- _Textauszug zum Lesen_
CO2-Emissionen bei verschiedenen Heizungen

Ein weiteres Argument gegen Holzenergie sind Feinstaubemissionen aus Holzheizungen. Doch diese treten vor allem bei einfachen Öfen und Bedienfehlern auf, z. B., wenn nasses Holz verbrannt oder der Brennraum überladen wird.

„Staubabscheider oder andere technische Optimierungen bei neuen Holzfeuerungen senken Staub- und Feinstaubemissionen deutlich oder eliminieren diese nahezu ganz“, schreiben Dr. Herbert Borchert und Markus Riebler von der Bayerischen Landesanstalt für Wald und Forstwirtschaft (LWF) in einem Faktencheck (www.lwf.bayern.de, Publikation: LWF aktuell 136). Moderne, mit Pellets oder Hackgut be­triebene Zentralheizkessel weisen laut LWF aufgrund der automatischen Verbrennungsluftregulierung nahezu keine Feinstaubemissionen mehr auf.

- _Auszüge aus Datensätzen_
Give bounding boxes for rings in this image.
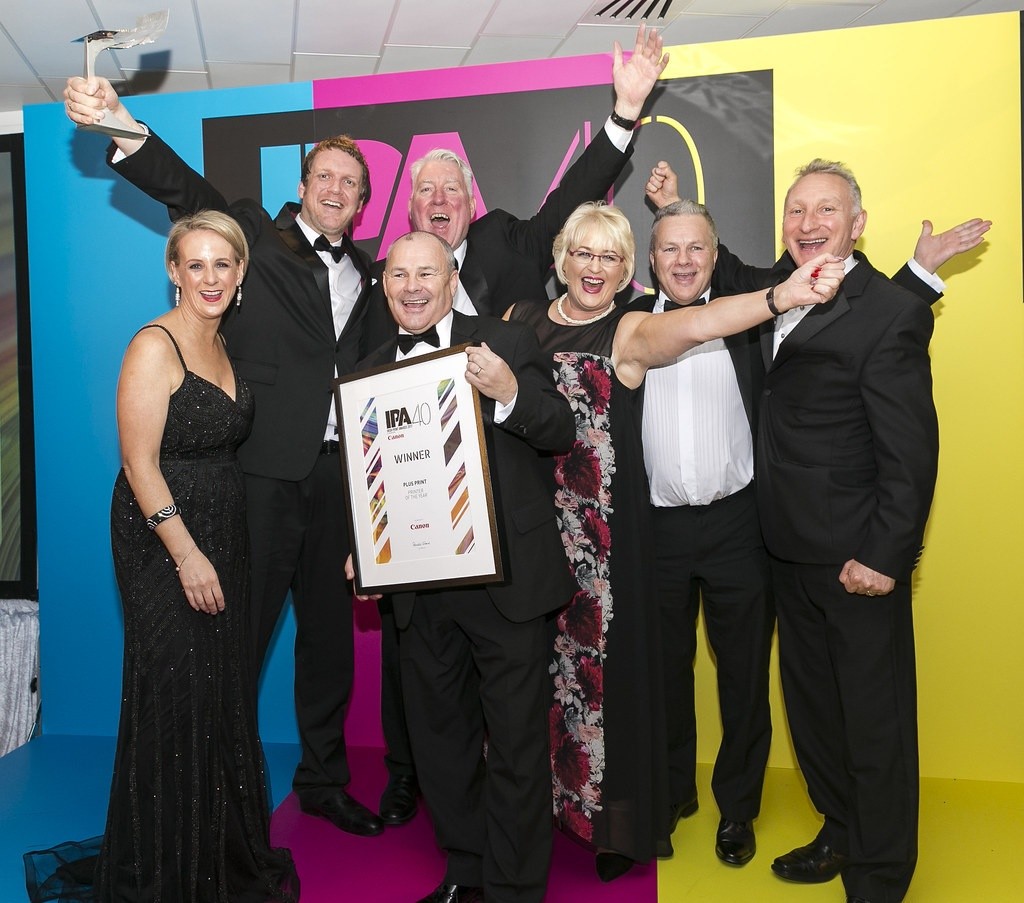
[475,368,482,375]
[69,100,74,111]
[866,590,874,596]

* * *

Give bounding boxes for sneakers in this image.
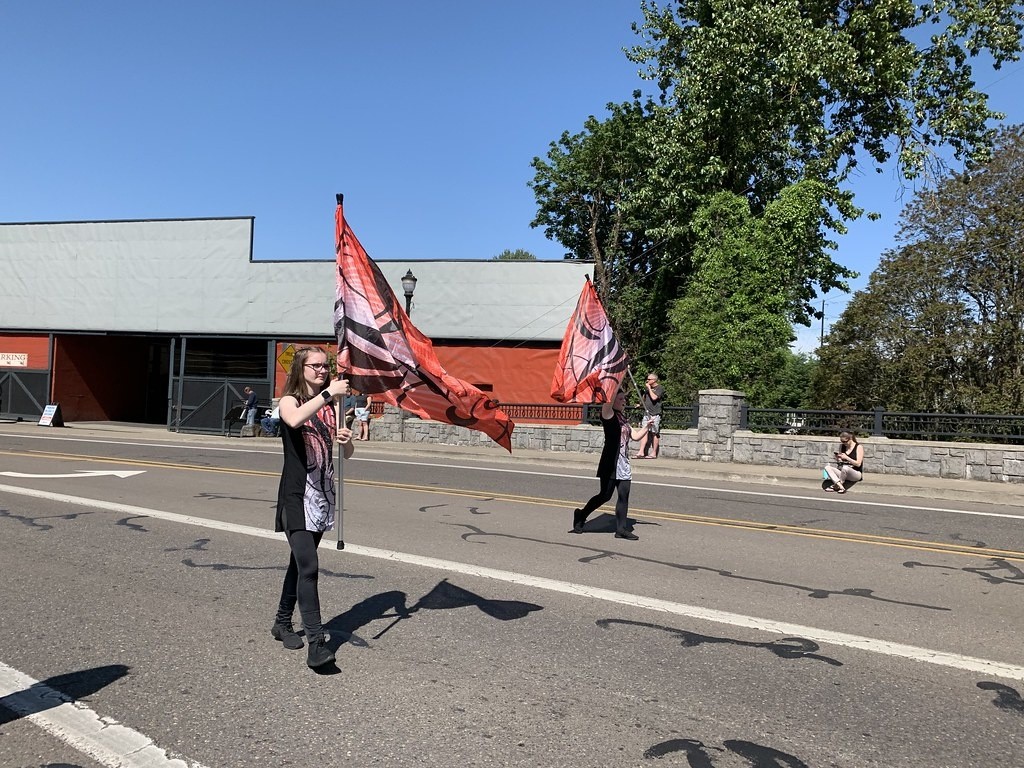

- _Aufgabenstellung_
Setze den Text über Feinstaubemissionen aus Holzheizungen im Anschluss an seinen letzten Satz fort. Die Einträge spielen hierfür keine Rolle.

- _Ergebnis der Aufgabe_
Dazu kommt: Nach einer Studie des Max-Planck-Instituts für Geochemie aus dem Jahr 2022 ist sowohl bei Nadelholz als auch bei Laubbäumen der Zuwachs in bewirtschafteten Wäldern deutlich höher als in naturbelassenen. „Die erwartete Senkenwirkung nicht bewirtschafteter Wälder ist damit zumindest in Frage gestellt“, kommentiert die LWF das Ergebnis.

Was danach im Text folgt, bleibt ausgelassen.